Reinventing the wheel: Dumper Difficulties

Recently I have been routinely committing that most grave crime of reinventing wheels. The wheels are Data::Dumper and Data::Dump.

I can hear the hiss of shock. Dumper!? Why Dumper? Its been a standard module for ever. It was written by G. Sarathy. It's tried and true. (Ditto goes for G. Aas's Dump module)

Well. The first answer is that I dont like their output. Either of them. They do a depth first traversal of their data structures, which while fast and efficient renders cyclic and self referential data structures utterly unrecognizable, and usually completely incomprehensable. What I want (and have written) is a dumper that does a breadth first traversal so that if an object is referenced at multiple places in a data structure I want it to appear in the dump at the highest level it is mentioned, not wherever it gets first encountered in a depth first traversal.

But it turns out that there are even better reasons. Both are buggy.
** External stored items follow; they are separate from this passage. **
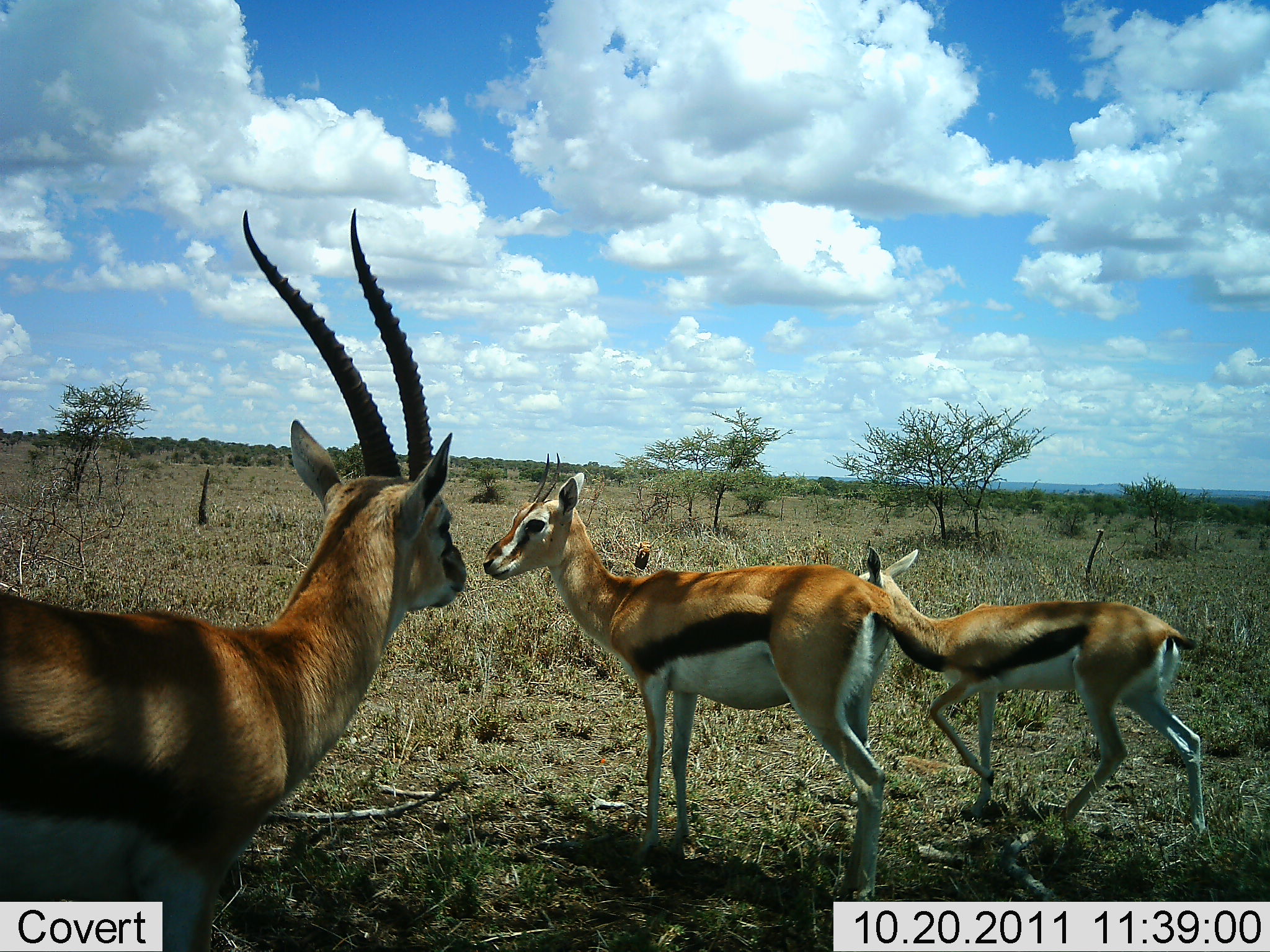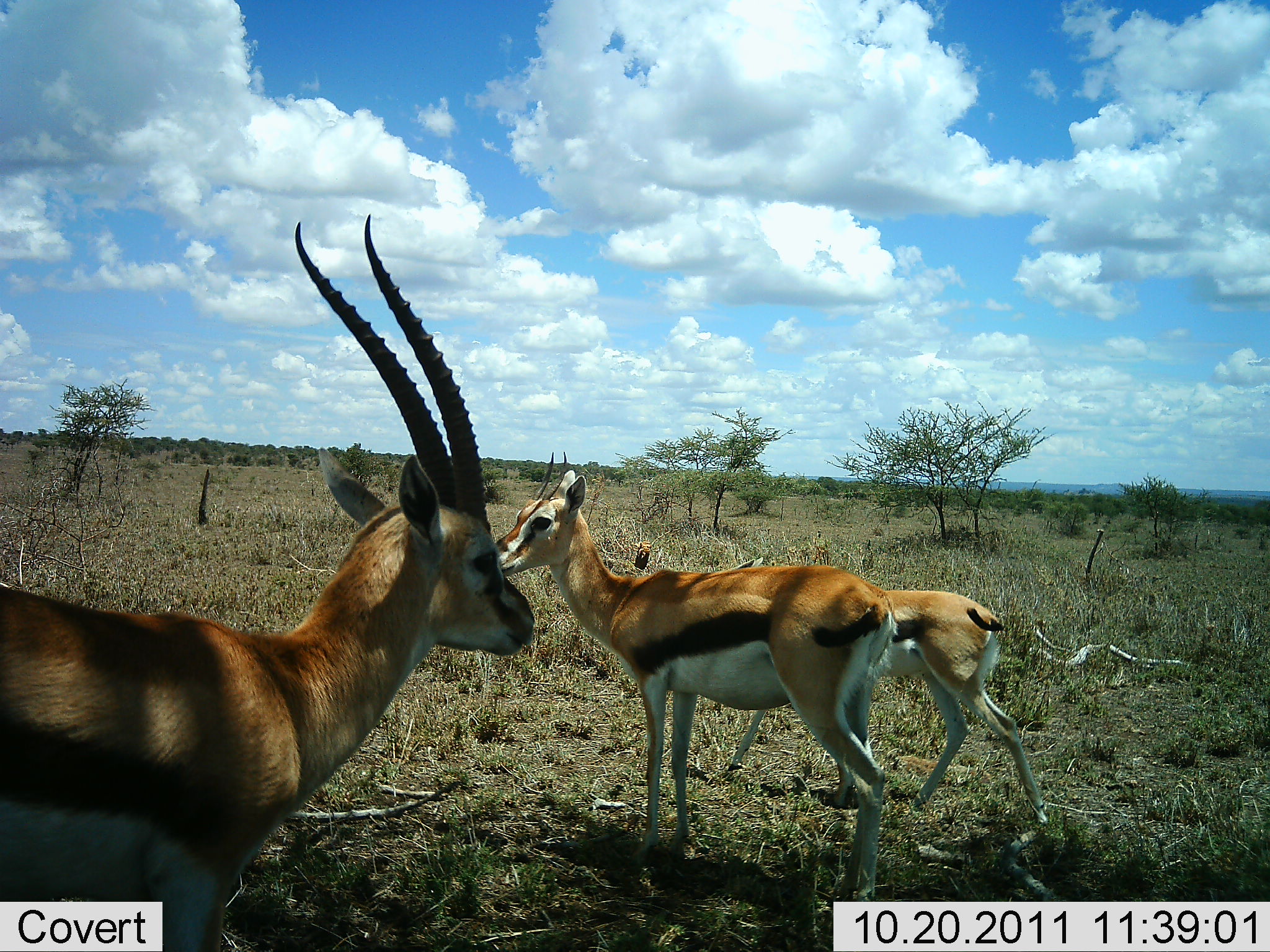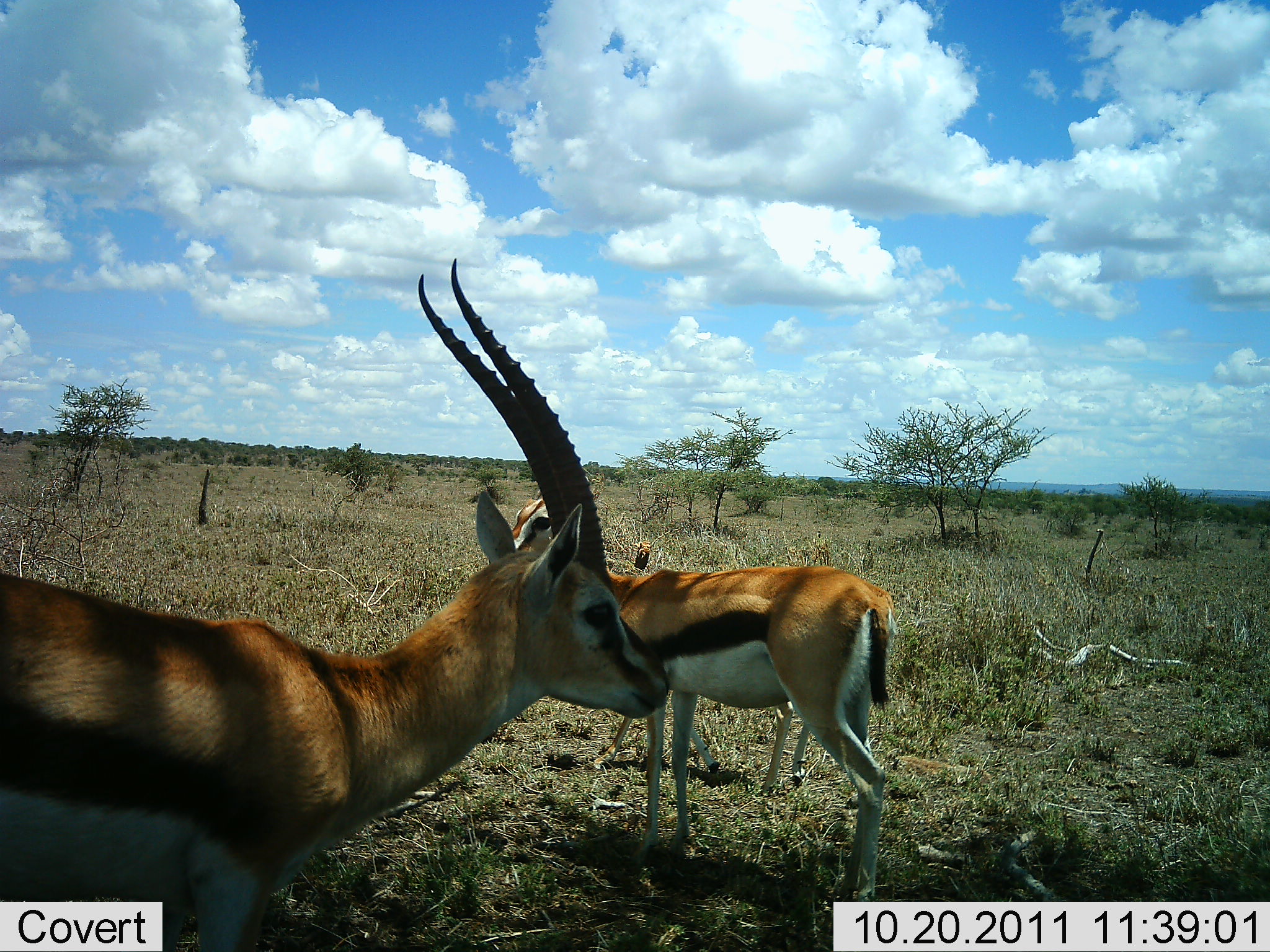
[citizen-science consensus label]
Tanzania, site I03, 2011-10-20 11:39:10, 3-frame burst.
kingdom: Animalia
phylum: Chordata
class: Mammalia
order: Artiodactyla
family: Bovidae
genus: Eudorcas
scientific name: Eudorcas thomsonii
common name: thomson's gazelle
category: gazellethomsons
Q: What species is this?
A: Gazellethomsons (thomson's gazelle) (Eudorcas thomsonii).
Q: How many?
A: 3.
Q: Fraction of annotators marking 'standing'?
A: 87%.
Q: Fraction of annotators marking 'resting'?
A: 0%.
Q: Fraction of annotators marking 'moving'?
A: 60%.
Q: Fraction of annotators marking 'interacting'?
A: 7%.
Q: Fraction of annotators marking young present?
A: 27%.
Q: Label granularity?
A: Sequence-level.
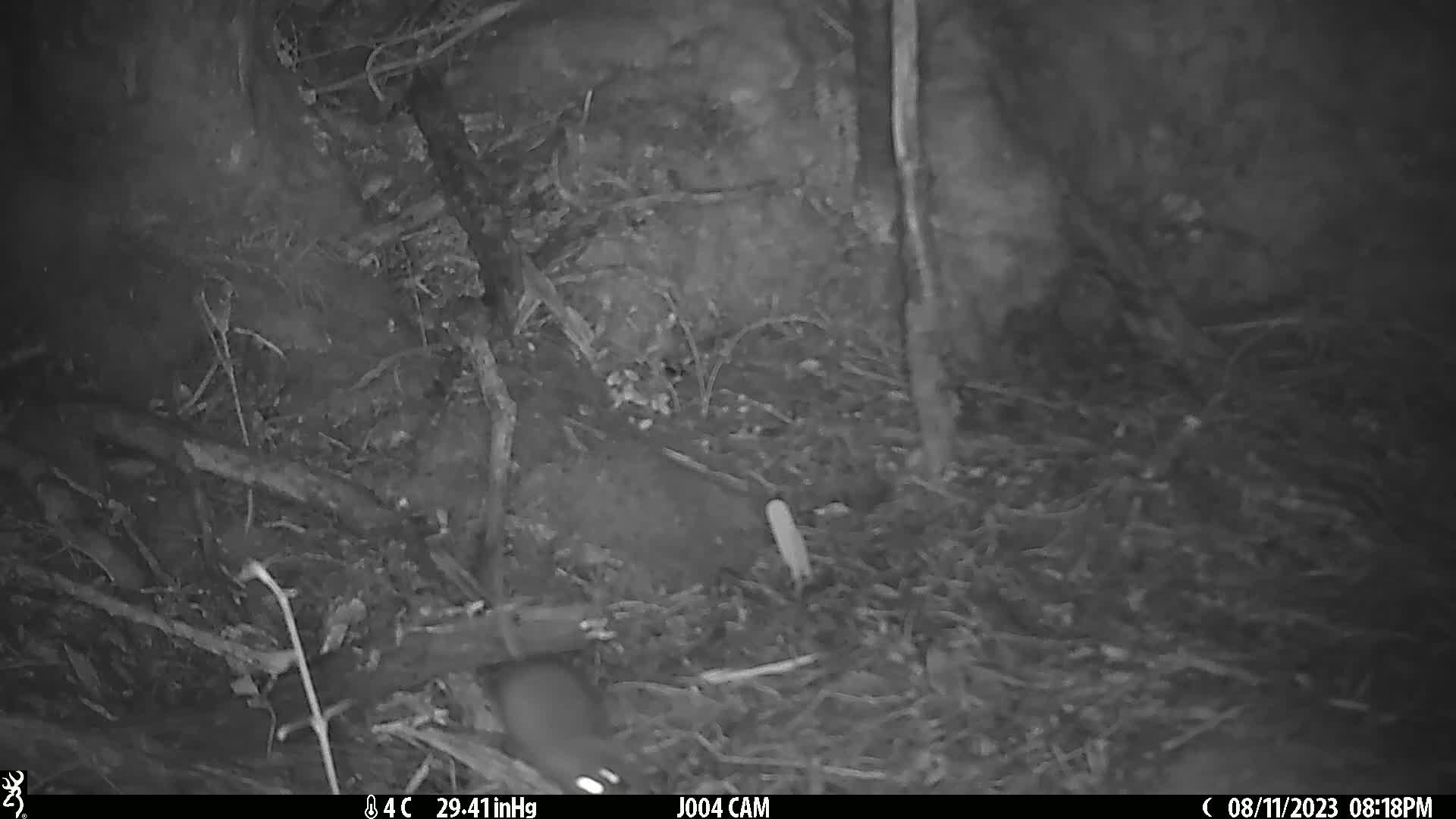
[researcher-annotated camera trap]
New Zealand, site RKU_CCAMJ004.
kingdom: Animalia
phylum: Chordata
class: Mammalia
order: Rodentia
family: Muridae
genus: Rattus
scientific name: Rattus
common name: rat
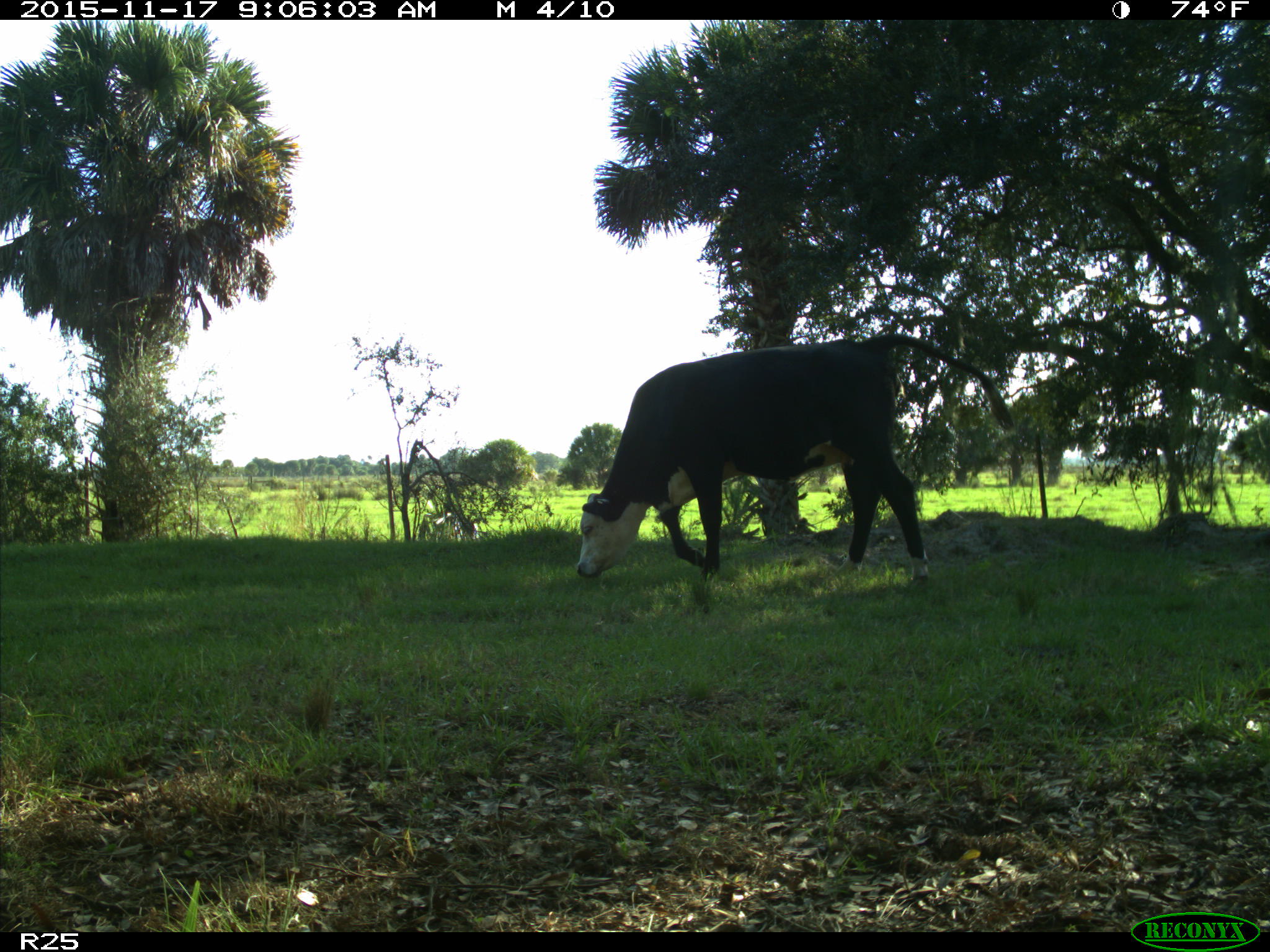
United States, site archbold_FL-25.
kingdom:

Data::Dumper while a tried and true workhorse has a number of problems. Under MS it has a memory leak and can not handle large data structures. But even worse it has a very subtle bug with how it outputs references to scalars. This can be seen by the following very simple example

use Data::Dumper;
my ($x,$y);
$y='Foo';
$x=\$y;
print Dumper($x);
__END__
#Outputs
$VAR1=\'Foo';
[download]

Do you see the error? Its not obvious but its serious. The bug is that we can do this $$x='Bar'; but if we take the output of Dumper and try the same thing $$VAR1='Bar'; we get a Modification of a read-only value error.

So the output of Data::Dumper can not be relied on to correctly recreate its input.

And now for Data::Dump. Data::Dump suffers from the same problem with references to scalars as Dumper (hardly suprising as Data::Dump was originally by Sarathy). But it has even more serious problems

use Data::Dump;
my ($x,$y);
$x=\$y;
$y=\$x;
print dump([$x,$y]);
[download]

will cause Data::Dump to go into an infinite loop, which obviously means that we should be cautious to say the least when using Data::Dump for anything non-trivial.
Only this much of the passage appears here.